A study conducted in Israel by an international team has found links between various factors and the development of depression, post-traumatic stress, and similar disorders. The subjects of the study were Israeli civilians living under terrorist rocket fire from Gaza during the Cast Lead counterterror operation in late 2008 and early 2009.
The team was led by Professor Yair Bar-Chaim of Tel Aviv University, and its findings were published by the American Psychiatric Association.
The findings will be made public in Israel as well, at a conference at Tel Aviv University on April 27 tol be attended by many researchers, both Israeli and foreign, who specialize in emotional and behavioral disorders in children. In addition to the latest findings on trauma, researchers will discuss the latest developments and studies regarding treatment of trauma.
Bar-Chaim's study focused on post-traumatic stress, depression and anxiety among civilians caused by war. The study found that the chances of post-traumatic symptoms were higher for civilians closest to the front lines, where rockets frequently exploded and where there was less warning time in advance of rocket strikes.
Those living far enough from Gaza to have one minute or more in which to seek shelter after rockets were launched suffered symptoms of post-traumatic stress at roughly the same rate as did those living outside the range of rocket fire altogether. Subjects who felt they had time to seek cover and protect themselves were far less likely to suffer trauma than were those who had little time to react to attacks.

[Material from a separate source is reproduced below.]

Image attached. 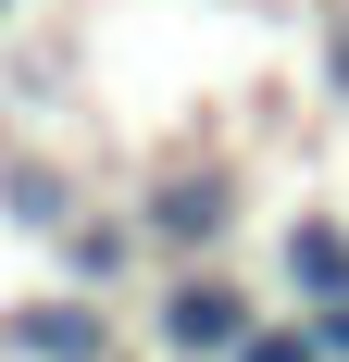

The study also found that life under rocket fire sometimes led to cognitive disengagement from threat. As cognitive disengagement grew, subjects were more likely to develop pathologies such as post-traumatic stress disorder and depression.
The study has implications regarding researchers' understanding of the human mind's response to extreme stress. It also demonstrates the psychological effect of warning systems, such as the Color Red rocket alert used in Israel, during wartime.